Installation is not difficult, but does require drilling.  The stock cable fits through a hole that is 0.5 inches in diameter.  This has to be drilled out to 0.53 inches.  Who has a 0.53 drill bit?  17/32 inch is close enough.  So here are some tips for installation which help round out the instructions provided by Wilwood. See the DIY post on cable replacement we wrote last year for general procedures.

With the parking brake cable loose at the caliper, push some of the slack back into the housing.  This makes it easier to release it from the mechanism at the parking brake handle.  Then push the cable back into the housing.  Take a 7/16 inch socket and push it over the end of the cable to release it from the catch. You may have to strike it with a rubber mallet to get it to release but it will release if the socket is straight.

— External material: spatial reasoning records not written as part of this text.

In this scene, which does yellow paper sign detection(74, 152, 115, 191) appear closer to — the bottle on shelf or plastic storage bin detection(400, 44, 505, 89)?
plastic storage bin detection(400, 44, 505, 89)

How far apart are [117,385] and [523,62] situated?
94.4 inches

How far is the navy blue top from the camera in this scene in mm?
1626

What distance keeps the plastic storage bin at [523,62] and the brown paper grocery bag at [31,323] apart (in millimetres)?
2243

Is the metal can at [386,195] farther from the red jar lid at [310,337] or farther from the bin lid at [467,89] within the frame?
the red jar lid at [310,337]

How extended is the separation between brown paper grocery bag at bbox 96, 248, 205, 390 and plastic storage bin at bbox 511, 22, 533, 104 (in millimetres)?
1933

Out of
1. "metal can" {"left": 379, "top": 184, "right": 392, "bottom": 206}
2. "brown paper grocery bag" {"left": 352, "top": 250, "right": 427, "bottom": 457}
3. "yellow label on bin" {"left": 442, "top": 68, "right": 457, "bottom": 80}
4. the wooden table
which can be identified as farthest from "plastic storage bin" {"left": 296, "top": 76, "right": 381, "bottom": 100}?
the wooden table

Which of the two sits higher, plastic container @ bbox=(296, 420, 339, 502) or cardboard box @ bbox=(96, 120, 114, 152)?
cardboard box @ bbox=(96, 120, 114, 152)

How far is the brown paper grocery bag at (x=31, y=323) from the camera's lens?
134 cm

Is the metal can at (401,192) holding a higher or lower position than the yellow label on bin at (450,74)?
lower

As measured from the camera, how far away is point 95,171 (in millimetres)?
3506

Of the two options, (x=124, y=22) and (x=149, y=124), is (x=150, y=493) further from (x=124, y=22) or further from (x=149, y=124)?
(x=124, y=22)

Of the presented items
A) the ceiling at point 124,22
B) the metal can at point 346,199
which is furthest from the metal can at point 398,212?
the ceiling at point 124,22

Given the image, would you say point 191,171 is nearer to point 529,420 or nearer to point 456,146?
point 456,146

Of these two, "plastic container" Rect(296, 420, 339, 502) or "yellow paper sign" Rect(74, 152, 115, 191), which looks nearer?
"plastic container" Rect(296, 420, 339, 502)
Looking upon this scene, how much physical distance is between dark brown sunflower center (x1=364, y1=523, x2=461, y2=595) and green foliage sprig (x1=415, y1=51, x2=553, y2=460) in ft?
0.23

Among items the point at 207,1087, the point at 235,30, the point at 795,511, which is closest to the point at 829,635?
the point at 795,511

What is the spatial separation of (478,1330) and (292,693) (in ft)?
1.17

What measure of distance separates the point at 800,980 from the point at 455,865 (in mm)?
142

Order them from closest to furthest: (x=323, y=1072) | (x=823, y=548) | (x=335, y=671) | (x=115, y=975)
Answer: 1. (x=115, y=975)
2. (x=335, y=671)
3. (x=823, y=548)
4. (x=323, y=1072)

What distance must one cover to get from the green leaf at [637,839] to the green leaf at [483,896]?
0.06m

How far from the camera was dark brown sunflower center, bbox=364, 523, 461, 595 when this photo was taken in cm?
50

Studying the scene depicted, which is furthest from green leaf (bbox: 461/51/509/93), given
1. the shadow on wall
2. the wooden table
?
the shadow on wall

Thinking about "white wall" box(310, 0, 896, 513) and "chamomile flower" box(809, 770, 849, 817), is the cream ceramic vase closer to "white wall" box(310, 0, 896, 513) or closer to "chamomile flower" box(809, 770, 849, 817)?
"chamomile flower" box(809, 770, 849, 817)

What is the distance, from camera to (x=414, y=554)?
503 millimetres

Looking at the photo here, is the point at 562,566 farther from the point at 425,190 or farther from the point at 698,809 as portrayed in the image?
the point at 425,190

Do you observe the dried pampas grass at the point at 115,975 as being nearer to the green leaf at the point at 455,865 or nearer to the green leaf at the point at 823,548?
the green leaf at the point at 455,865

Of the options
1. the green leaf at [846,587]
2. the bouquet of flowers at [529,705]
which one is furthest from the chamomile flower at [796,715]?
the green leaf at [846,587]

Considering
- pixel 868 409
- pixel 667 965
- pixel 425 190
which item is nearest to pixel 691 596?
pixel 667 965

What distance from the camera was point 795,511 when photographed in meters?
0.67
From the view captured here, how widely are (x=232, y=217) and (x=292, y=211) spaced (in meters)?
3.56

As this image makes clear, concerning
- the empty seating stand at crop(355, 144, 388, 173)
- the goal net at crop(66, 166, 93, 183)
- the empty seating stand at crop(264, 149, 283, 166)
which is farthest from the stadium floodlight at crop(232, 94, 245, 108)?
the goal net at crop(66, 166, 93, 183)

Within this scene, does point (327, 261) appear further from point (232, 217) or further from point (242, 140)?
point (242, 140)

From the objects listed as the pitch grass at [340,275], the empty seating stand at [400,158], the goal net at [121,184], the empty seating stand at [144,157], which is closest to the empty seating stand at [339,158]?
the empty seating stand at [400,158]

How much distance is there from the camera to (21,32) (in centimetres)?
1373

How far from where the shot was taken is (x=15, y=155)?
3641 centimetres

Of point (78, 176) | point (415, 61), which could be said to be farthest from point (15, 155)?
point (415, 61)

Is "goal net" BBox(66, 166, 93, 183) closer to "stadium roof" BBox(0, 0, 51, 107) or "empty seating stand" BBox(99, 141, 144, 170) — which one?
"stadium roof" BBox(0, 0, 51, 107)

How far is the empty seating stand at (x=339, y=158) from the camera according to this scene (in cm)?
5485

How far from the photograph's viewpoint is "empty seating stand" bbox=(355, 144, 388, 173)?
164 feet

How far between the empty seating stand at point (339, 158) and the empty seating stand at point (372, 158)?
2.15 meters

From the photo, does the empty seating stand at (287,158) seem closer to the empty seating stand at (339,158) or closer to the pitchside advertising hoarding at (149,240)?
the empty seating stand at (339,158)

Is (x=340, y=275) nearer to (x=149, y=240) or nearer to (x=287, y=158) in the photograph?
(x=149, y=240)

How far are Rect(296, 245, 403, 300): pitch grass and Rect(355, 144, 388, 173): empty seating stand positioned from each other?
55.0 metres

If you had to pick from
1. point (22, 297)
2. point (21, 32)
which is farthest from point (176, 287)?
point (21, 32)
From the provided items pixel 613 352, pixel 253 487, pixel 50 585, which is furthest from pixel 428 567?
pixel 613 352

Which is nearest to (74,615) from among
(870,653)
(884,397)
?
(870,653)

With the heat shield removed under the back half of the tunnel, you can easily pull the cable free from the retaining catches and pull the cable out. It won’t slide through the bracket so you will have to remove and cut the brackets as in the instructions. You should have enough room above the exhaust pipe to get to the holes to drill them out. Don’t worry if the bit isn’t perfectly straight.  The catch on the new cables is fairly forgiving.

The new cable is going to pass very closely to the wheel carrier.  To protect it from rubbing, we cut off the protective rubber sheathing from the old cable and reused it. The bend is a little tighter than is probably recommended. We also didn’t want the cable to rub against the chassis, so we zip tied it to the upper control arms to remove some slack. This meant that it would fit into the existing catches above the exhaust so we criss-crossed the cables and zip tied them to the catches to keep them from rubbing on the heat shield.

CravenSpeed FlexPod Install

Over 10 years ago, we built our first gauge pod for the Blue MINI. Recently we added oil pressure and temperature gauges. When we decided to move the oil pressure gauge from the center console to the speedo cluster, we also decided to swap out the DIY bracket for the CravenSpeed Flexpod.

Installation is very simple.  Unbolt the speedo cluster, unplug the cable, and bolt the bracket on to the back of it. We wanted to reuse our old Autometer gauges so that took a little modification.  First we had to make room in the gauge pod back cover for the lamp socket assembly (we’re using non-standard LED bulbs so they sit higher higher than stock ones.)

Next we had to cut down the threaded pins on the gauges.  Cut them to about the same length as the electrical connectors and they will sit flush with the spin on nuts. Be sure to cover the lamp socket opening so you don’t fill the gauge with metal shavings

It’s a tight fit to the dash, but a very clean look.  We were also able to lower the gauges relative to the steering wheel to better see the gauge faces in the smaller aftermarket Sparco wheel.